* Tarefa a realizar:
Transcreva na íntegra o texto sobre Max Verstappen, sem alterar nada.

* Trecho fornecido:

§ §

Max Verstappen, um cavalheiro

Não serão comitês disciplinares nem pilotos anódinos que o impedirão de ser campeão nos próximos anos

Por Fernando Dourado Filho, do Recife (PE)

Max Verstappen, um cavalheiro

O francês Esteban Ocon, piloto da Force India na Fórmula 1, faz plenamente jus ao nome que leva. Isso porque Ocon, se nos permitirmos desmembrar-lhe o sobrenome, dando-lhe o artigo em português e o adjetivo francês, resultaria em Esteban, o idiota. Pois como não acusá-lo de rematada imbecilidade pelo ocorrido ontem na pista de Interlagos? Como é que um retardatário, sem qualquer chance de pontuar, resolve endurecer o jogo diante do holandês Max Verstappen, da RedBull, que àquela altura tinha a vitória na mão? Para garantir alguns segundos de fama, o francês colidiu atabalhoadamente e frustrou o jovem holandês voador, que só chegou em segundo. Não sem antes, à hora da pesagem, dar um empurrão no gaulês paspalhão, o que foi muito pouco diante do desastre que acabara de viver. Como punição, pois, deverá cumprir dois dias de trabalho comunitário, o que quer que isso signifique para um piloto de Fórmula 1.

§ §

* Trechos de dados:
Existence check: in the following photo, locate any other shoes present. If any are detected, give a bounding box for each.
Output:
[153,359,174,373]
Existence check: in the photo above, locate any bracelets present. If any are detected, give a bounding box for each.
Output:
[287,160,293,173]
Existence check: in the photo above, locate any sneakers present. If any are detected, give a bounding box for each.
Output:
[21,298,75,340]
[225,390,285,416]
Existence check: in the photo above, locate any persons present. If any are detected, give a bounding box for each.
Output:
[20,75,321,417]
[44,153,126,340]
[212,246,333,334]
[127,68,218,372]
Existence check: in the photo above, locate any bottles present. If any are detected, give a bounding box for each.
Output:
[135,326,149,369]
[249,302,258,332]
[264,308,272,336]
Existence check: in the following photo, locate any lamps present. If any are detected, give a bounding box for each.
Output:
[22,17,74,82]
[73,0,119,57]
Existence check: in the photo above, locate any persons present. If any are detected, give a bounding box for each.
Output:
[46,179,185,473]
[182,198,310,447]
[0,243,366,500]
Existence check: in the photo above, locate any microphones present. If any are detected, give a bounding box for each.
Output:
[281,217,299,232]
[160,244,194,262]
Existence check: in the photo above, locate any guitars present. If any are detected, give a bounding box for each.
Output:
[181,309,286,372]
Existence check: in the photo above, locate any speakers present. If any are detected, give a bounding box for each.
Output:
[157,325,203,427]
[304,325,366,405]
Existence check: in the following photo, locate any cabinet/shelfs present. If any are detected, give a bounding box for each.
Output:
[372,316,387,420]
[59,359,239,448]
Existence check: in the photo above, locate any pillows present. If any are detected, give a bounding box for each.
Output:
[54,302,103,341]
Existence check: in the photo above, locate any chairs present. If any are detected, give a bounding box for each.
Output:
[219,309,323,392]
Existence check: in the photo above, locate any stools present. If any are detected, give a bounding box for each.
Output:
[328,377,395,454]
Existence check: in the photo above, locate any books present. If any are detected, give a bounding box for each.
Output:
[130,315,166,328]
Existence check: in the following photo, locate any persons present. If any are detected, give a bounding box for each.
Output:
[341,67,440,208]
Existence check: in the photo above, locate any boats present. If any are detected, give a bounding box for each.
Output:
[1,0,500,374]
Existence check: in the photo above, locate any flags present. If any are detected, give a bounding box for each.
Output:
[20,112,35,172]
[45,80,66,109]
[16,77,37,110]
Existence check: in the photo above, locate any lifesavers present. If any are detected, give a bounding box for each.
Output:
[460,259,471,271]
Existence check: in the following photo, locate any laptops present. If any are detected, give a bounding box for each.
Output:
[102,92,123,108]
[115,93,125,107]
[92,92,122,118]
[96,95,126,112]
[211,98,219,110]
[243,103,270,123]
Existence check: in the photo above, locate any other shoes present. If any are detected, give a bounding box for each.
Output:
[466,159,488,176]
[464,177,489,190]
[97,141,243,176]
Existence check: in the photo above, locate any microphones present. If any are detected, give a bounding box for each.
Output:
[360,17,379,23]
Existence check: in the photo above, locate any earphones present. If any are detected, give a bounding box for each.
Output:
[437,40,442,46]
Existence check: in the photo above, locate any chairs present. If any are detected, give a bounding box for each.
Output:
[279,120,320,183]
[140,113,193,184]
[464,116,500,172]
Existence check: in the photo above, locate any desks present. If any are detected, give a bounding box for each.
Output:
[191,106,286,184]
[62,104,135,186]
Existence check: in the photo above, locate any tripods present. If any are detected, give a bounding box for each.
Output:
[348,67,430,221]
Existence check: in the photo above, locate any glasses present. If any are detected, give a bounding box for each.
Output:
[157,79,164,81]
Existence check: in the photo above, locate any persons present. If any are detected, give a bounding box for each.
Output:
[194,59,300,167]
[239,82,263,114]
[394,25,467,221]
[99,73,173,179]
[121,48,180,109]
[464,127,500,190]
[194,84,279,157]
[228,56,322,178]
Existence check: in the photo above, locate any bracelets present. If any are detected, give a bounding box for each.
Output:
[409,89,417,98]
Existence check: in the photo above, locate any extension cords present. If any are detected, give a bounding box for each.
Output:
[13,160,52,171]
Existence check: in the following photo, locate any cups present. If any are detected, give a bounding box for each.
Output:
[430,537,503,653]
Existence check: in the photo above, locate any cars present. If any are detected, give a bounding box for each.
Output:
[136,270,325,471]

§ §

* Resposta da tarefa:
Max Verstappen, um cavalheiro

Não serão comitês disciplinares nem pilotos anódinos que o impedirão de ser campeão nos próximos anos

Por Fernando Dourado Filho, do Recife (PE)

Max Verstappen, um cavalheiro

O francês Esteban Ocon, piloto da Force India na Fórmula 1, faz plenamente jus ao nome que leva. Isso porque Ocon, se nos permitirmos desmembrar-lhe o sobrenome, dando-lhe o artigo em português e o adjetivo francês, resultaria em Esteban, o idiota. Pois como não acusá-lo de rematada imbecilidade pelo ocorrido ontem na pista de Interlagos? Como é que um retardatário, sem qualquer chance de pontuar, resolve endurecer o jogo diante do holandês Max Verstappen, da RedBull, que àquela altura tinha a vitória na mão? Para garantir alguns segundos de fama, o francês colidiu atabalhoadamente e frustrou o jovem holandês voador, que só chegou em segundo. Não sem antes, à hora da pesagem, dar um empurrão no gaulês paspalhão, o que foi muito pouco diante do desastre que acabara de viver. Como punição, pois, deverá cumprir dois dias de trabalho comunitário, o que quer que isso signifique para um piloto de Fórmula 1.